'Ersatz Landen' — Reclaimed Land and the Painted Surface
- peter corr
- Aug 31, 2021
- 2 min read
Updated: May 31
The title of this painting combines the German word 'ersatz' — meaning substitute or replacement — with the Dutch word 'landen', meaning to land or to arrive. Together, they refer to the Fenland landscape itself: a substitute land, a replacement for the water that once covered it, a terrain that has been made rather than found. The Fens are, in this sense, an artificial landscape — one that exists only because of centuries of human effort to hold back the water.
Reclaimed Land
The reclamation of the Fenlands is one of the great engineering achievements of British history. Beginning in earnest in the seventeenth century, the draining of the Fens transformed a vast expanse of water and marsh into some of the most productive agricultural land in England. The process involved the construction of hundreds of miles of dykes and drains, the installation of pumping stations, and the constant maintenance of a system that is always under pressure from the water it holds back.
The landscape that resulted is, in a very real sense, a painted surface: a flat, worked terrain that carries the evidence of its own making in every aspect of its form.
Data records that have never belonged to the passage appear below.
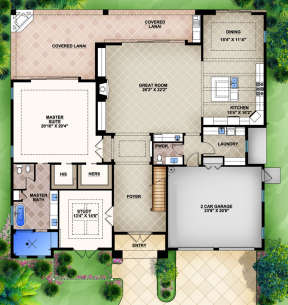 Floorplan 1 for House Plan #5565-00011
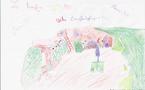 Les troglos de Lucas Courbet, 11 ans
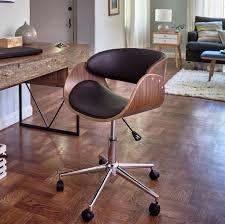 Retro Modern Desk Mid Century Modern Desk Chair Ideasfarmhouses U0026 Fireplaces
The straight lines of the drains, the geometric divisions of the fields, the raised embankments that define the horizon — all of these are marks made by human hands on the surface of the earth.
The Painting
'Ersatz Landen' was made in oil and cold wax on canvas, with a surface that attempts to hold something of the Fenland's particular quality — its flatness, its exposure, its sense of being a made thing rather than a natural one. The palette is earthy and restrained, drawing on the colours of the Fenland soil and sky, and the composition is horizontal, reflecting the flatness of the terrain.